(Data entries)
_ _ _ _
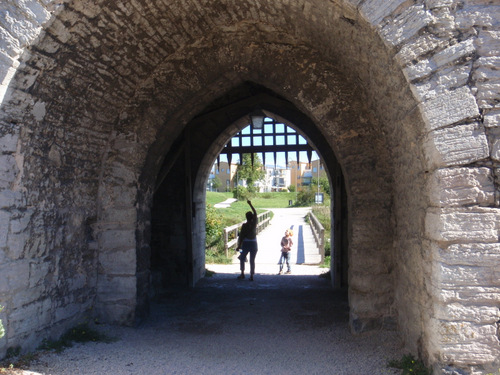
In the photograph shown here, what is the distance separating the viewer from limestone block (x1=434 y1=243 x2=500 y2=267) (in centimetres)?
242

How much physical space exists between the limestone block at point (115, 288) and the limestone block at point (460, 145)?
3039mm

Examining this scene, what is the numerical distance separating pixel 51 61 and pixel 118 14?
0.59 metres

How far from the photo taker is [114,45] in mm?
3529

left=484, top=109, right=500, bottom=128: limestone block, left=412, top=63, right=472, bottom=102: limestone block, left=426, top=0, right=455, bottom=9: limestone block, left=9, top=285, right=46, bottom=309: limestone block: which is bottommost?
left=9, top=285, right=46, bottom=309: limestone block

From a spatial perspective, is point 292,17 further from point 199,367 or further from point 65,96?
point 199,367

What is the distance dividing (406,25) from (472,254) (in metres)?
1.33

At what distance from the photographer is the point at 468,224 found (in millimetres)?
2439

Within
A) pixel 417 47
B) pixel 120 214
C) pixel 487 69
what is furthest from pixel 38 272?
pixel 487 69

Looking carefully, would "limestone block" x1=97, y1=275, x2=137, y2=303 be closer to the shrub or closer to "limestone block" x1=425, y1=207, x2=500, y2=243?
"limestone block" x1=425, y1=207, x2=500, y2=243

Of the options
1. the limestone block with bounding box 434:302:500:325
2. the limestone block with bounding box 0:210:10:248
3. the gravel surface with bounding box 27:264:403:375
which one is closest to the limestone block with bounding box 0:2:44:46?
the limestone block with bounding box 0:210:10:248

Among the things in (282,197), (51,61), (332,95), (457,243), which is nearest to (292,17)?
(332,95)

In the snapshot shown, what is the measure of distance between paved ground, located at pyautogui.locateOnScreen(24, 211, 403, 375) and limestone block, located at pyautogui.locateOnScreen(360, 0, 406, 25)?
2323mm

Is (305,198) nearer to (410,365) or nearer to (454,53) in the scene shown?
(410,365)

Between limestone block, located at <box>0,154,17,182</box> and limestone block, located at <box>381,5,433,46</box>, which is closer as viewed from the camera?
limestone block, located at <box>381,5,433,46</box>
_ _ _ _
*DIRECTIONS*:
Retype the items above word for word, from the line with "From a spatial" through the end of the items.

*EXERCISE OUTPUT*:
From a spatial perspective, is point 292,17 further from point 199,367 or further from point 65,96?
point 199,367

What is the distance dividing (406,25) from (472,254) (in metres)?
1.33

At what distance from the photographer is the point at 468,224 found (in millimetres)?
2439

Within
A) pixel 417 47
B) pixel 120 214
C) pixel 487 69
what is furthest from pixel 38 272?
pixel 487 69

Looking carefully, would "limestone block" x1=97, y1=275, x2=137, y2=303 be closer to the shrub or closer to "limestone block" x1=425, y1=207, x2=500, y2=243?
"limestone block" x1=425, y1=207, x2=500, y2=243

Of the options
1. the limestone block with bounding box 434:302:500:325
2. the limestone block with bounding box 0:210:10:248
3. the gravel surface with bounding box 27:264:403:375
which one is closest to the limestone block with bounding box 0:2:44:46?
the limestone block with bounding box 0:210:10:248

Among the things in (282,197), (51,61), (332,95), (457,243), which is nearest to (292,17)?
(332,95)

In the snapshot shown, what is the measure of distance between paved ground, located at pyautogui.locateOnScreen(24, 211, 403, 375) and limestone block, located at pyautogui.locateOnScreen(360, 0, 406, 25)?
2323mm

Is (305,198) nearer to (410,365) or nearer to (454,53) in the scene shown?
(410,365)

Between limestone block, located at <box>0,154,17,182</box> and limestone block, located at <box>381,5,433,46</box>, which is closer as viewed from the camera?
limestone block, located at <box>381,5,433,46</box>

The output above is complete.